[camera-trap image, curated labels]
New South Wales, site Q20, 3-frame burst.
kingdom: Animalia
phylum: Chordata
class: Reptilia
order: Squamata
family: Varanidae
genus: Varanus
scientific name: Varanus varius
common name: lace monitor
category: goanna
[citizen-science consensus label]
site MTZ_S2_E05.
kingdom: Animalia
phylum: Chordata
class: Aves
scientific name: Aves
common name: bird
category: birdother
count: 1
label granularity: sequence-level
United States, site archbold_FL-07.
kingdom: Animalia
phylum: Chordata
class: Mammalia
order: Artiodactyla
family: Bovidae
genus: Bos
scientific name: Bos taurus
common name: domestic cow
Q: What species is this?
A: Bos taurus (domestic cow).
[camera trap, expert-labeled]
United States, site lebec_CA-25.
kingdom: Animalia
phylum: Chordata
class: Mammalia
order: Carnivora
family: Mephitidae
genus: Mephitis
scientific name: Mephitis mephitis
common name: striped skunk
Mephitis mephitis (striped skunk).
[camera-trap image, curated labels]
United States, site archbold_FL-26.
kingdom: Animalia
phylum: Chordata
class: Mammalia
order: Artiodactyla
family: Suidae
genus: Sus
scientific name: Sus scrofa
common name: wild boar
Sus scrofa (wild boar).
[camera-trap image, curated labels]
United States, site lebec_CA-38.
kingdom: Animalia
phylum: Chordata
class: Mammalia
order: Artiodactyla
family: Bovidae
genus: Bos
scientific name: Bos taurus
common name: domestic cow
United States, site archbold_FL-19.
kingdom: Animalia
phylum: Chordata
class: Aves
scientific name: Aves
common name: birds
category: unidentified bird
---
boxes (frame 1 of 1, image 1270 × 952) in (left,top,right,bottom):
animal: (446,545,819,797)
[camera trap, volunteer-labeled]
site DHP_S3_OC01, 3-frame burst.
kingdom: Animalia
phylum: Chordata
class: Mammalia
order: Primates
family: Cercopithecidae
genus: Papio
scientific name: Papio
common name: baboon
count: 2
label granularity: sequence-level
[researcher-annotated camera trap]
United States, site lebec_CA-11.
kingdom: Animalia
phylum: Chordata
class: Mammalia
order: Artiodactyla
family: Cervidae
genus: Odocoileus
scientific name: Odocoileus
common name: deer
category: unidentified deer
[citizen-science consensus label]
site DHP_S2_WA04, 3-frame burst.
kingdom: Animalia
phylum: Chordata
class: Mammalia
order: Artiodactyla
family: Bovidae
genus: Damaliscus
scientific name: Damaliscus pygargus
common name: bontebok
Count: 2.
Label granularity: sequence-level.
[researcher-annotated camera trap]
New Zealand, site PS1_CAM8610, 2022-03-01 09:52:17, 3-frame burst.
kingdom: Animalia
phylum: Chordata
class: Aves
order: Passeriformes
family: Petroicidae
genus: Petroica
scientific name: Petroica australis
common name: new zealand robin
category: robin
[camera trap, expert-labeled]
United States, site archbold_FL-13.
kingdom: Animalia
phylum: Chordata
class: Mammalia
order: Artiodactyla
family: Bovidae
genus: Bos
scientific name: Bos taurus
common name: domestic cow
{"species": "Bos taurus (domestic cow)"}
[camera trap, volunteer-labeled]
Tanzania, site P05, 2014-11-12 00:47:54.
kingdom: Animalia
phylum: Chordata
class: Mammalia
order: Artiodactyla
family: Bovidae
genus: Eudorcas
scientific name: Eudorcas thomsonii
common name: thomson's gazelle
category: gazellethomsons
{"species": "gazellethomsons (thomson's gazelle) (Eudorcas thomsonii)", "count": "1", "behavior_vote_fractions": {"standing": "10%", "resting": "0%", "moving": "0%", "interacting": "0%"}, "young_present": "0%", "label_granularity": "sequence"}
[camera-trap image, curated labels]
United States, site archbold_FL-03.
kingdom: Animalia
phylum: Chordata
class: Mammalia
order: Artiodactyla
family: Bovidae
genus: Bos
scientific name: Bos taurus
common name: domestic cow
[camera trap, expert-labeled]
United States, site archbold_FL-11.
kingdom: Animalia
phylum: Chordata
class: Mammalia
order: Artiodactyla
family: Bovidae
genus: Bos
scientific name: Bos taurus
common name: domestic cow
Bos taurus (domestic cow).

> Task prompt:
Line by line, please reproduce the records exactly.

> Response:
[camera-trap image, curated labels]
New South Wales, site Q20, 3-frame burst.
kingdom: Animalia
phylum: Chordata
class: Reptilia
order: Squamata
family: Varanidae
genus: Varanus
scientific name: Varanus varius
common name: lace monitor
category: goanna
[citizen-science consensus label]
site MTZ_S2_E05.
kingdom: Animalia
phylum: Chordata
class: Aves
scientific name: Aves
common name: bird
category: birdother
count: 1
label granularity: sequence-level
United States, site archbold_FL-07.
kingdom: Animalia
phylum: Chordata
class: Mammalia
order: Artiodactyla
family: Bovidae
genus: Bos
scientific name: Bos taurus
common name: domestic cow
Q: What species is this?
A: Bos taurus (domestic cow).
[camera trap, expert-labeled]
United States, site lebec_CA-25.
kingdom: Animalia
phylum: Chordata
class: Mammalia
order: Carnivora
family: Mephitidae
genus: Mephitis
scientific name: Mephitis mephitis
common name: striped skunk
Mephitis mephitis (striped skunk).
[camera-trap image, curated labels]
United States, site archbold_FL-26.
kingdom: Animalia
phylum: Chordata
class: Mammalia
order: Artiodactyla
family: Suidae
genus: Sus
scientific name: Sus scrofa
common name: wild boar
Sus scrofa (wild boar).
[camera-trap image, curated labels]
United States, site lebec_CA-38.
kingdom: Animalia
phylum: Chordata
class: Mammalia
order: Artiodactyla
family: Bovidae
genus: Bos
scientific name: Bos taurus
common name: domestic cow
United States, site archbold_FL-19.
kingdom: Animalia
phylum: Chordata
class: Aves
scientific name: Aves
common name: birds
category: unidentified bird
---
boxes (frame 1 of 1, image 1270 × 952) in (left,top,right,bottom):
animal: (446,545,819,797)
[camera trap, volunteer-labeled]
site DHP_S3_OC01, 3-frame burst.
kingdom: Animalia
phylum: Chordata
class: Mammalia
order: Primates
family: Cercopithecidae
genus: Papio
scientific name: Papio
common name: baboon
count: 2
label granularity: sequence-level
[researcher-annotated camera trap]
United States, site lebec_CA-11.
kingdom: Animalia
phylum: Chordata
class: Mammalia
order: Artiodactyla
family: Cervidae
genus: Odocoileus
scientific name: Odocoileus
common name: deer
category: unidentified deer
[citizen-science consensus label]
site DHP_S2_WA04, 3-frame burst.
kingdom: Animalia
phylum: Chordata
class: Mammalia
order: Artiodactyla
family: Bovidae
genus: Damaliscus
scientific name: Damaliscus pygargus
common name: bontebok
Count: 2.
Label granularity: sequence-level.
[researcher-annotated camera trap]
New Zealand, site PS1_CAM8610, 2022-03-01 09:52:17, 3-frame burst.
kingdom: Animalia
phylum: Chordata
class: Aves
order: Passeriformes
family: Petroicidae
genus: Petroica
scientific name: Petroica australis
common name: new zealand robin
category: robin
[camera trap, expert-labeled]
United States, site archbold_FL-13.
kingdom: Animalia
phylum: Chordata
class: Mammalia
order: Artiodactyla
family: Bovidae
genus: Bos
scientific name: Bos taurus
common name: domestic cow
{"species": "Bos taurus (domestic cow)"}
[camera trap, volunteer-labeled]
Tanzania, site P05, 2014-11-12 00:47:54.
kingdom: Animalia
phylum: Chordata
class: Mammalia
order: Artiodactyla
family: Bovidae
genus: Eudorcas
scientific name: Eudorcas thomsonii
common name: thomson's gazelle
category: gazellethomsons
{"species": "gazellethomsons (thomson's gazelle) (Eudorcas thomsonii)", "count": "1", "behavior_vote_fractions": {"standing": "10%", "resting": "0%", "moving": "0%", "interacting": "0%"}, "young_present": "0%", "label_granularity": "sequence"}
[camera-trap image, curated labels]
United States, site archbold_FL-03.
kingdom: Animalia
phylum: Chordata
class: Mammalia
order: Artiodactyla
family: Bovidae
genus: Bos
scientific name: Bos taurus
common name: domestic cow
[camera trap, expert-labeled]
United States, site archbold_FL-11.
kingdom: Animalia
phylum: Chordata
class: Mammalia
order: Artiodactyla
family: Bovidae
genus: Bos
scientific name: Bos taurus
common name: domestic cow
Bos taurus (domestic cow).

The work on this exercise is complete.